All that good intention and hard work is why it broke my heart when nearly every family I interviewed lashed out angrily at me when the stories were published. Michelle Mason’s family was livid that I mentioned she had been addicted to crack and heroin, although her convictions were public record and I had taken pains to make her successful recovery the focal point of the story. Victim Crystal Dozier’s mother – who had gotten used to sympathetic news coverage when the bodies were first discovered – was deeply hurt that I wrote that Mom herself had two drug convictions.

These were facts that I included because I had committed to shedding light on the circumstances that led each woman to Anthony Sowell’s doorway. Where they perished.

There were shards of hopelessness in each of the women’s stories, but we’d also uncovered moments of triumph. I saw the value of telling the unvarnished truth, but these families didn’t. And why should they? They hadn’t gone to journalism school, they already felt burned by the news; they were the ones who had actually lost a loved one, however flawed. If this was the only time their daughters’ stories were going to make it into print, they didn’t want the moment sullied with a litany of convictions and family failings.

I didn’t agree but I understood.

I had peered into a truly dark part of Cleveland. It was a cycle of helplessness, and I wasn’t feeling particularly like my articles had helped the situation.

That was a turning point for me.

I started challenging myself to do more, as a journalist. In 2012 I went to Managing Editor Thom Fladung and told him I was ready to write a “solution-oriented column,” identifying people and programs that were finding ways to move people out of poverty and improve the Cleveland landscape.

After I got the go-ahead, I started bombarding readers with ways they could take action: Support re-entry programs for ex-prisoners. Become a Big Brother or Big Sister. Adopt a vacant lot.

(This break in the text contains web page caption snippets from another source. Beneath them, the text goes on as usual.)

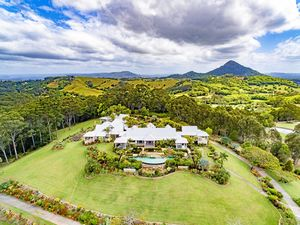 Hit songwriter's Noosa mansion on market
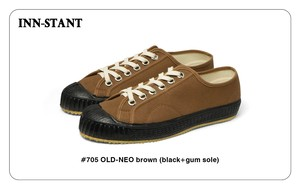 #705 OLD-NEO brown(black+gum sole) INN-STANT インスタント 【税込・送料無料】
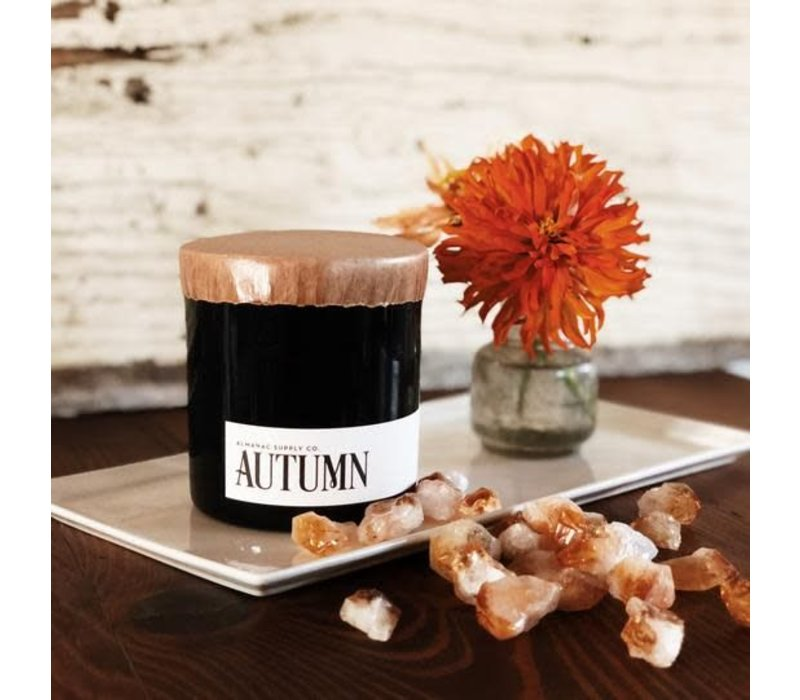 Autumn Soy Jar Candle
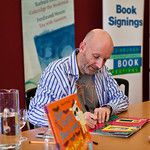 Nick Sharratt signing his picture books | Nick Sharratt was our fantastic Illustrator in Residence. He signed lots of books for his eager fans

I wrote about programs such as the Baldwin-Wallace Scholars which established pipelines to college and careers for Cleveland schools’ students and urged more universities and companies to do something similar.

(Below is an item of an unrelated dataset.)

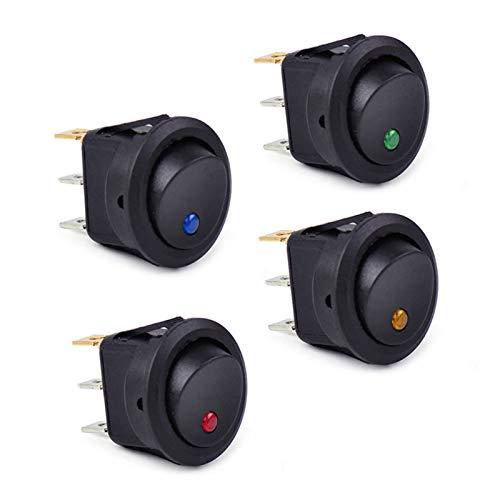 JSJJAYH Interruptor basculante 4 x Coche Impermeable LED Luz Interruptor de Palanca Encendido/Apagado Coche 12 V Rower ROOKER Dot Barco LED Cambio de Palanca Accesorios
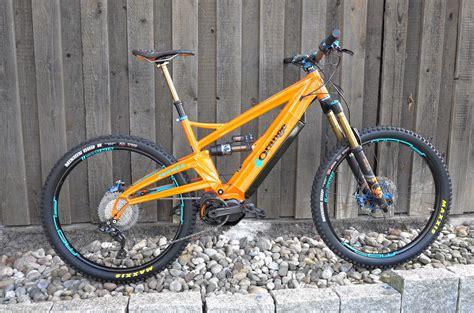 E Bike Kaufen In Deutschland by Orange Bikes In Deutschland Kaufen Radsport Kimmerle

I wanted to spur activism. But it was still as painful as pulling teeth. Only a few columns generated much response, most notably something I wrote about College Now’s mentoring program for first-generation college students. It recruited so many volunteers that the organization had to create a waiting list.

The more columns I wrote, the more convinced I became that illiteracy was one of the main culprits dooming Cleveland’s children and adults to remain stuck in the poverty cycle. And Ohio’s soon-to-become-law Third Grade Reading Guarantee was scaring my socks off.

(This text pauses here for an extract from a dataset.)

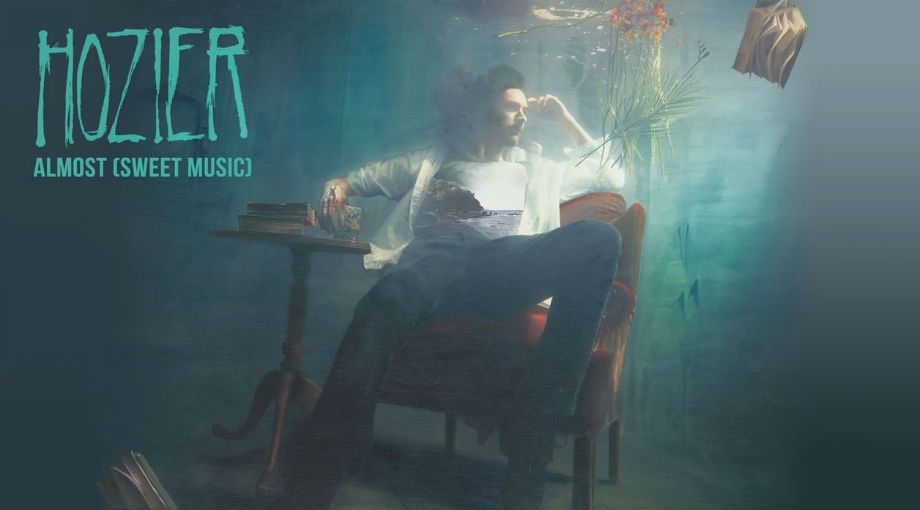 Hozier - Almost (Sweet Music) Audio Video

Everything changed when I spied my first Little Free Library. I saw my first one in October 2012, and wrote a Sunday column about how this little book box had sparked excitement for reading among Miles Park School students.

This time, something was very different.

With every subsequent column, I heard from dozens of readers wanting to help. They donated enough money to install 13 more Little Free Libraries across Cleveland.

I had white suburbanites offering to drive books into the inner-city, to put them into the hands of low-income black kids.

Eureka! I had finally tapped into that vein of compassion that I’d been seeking, the one that could unleash a flood of activism across racial and socioeconomic lines.

I could see a new pathway emerging for me, at the exact same time that The Plain Dealer announced it would be downsizing again.

And that’s how I ended my career at The PD. I volunteered for the Great Layoff of 2013, acutely aware that if literacy was to be my mission, then writing in the pages of The Plain Dealer was not going to help me reach my target audience.

I had outgrown my newspaper career, and was ready for the next chapter, as a literacy advocate.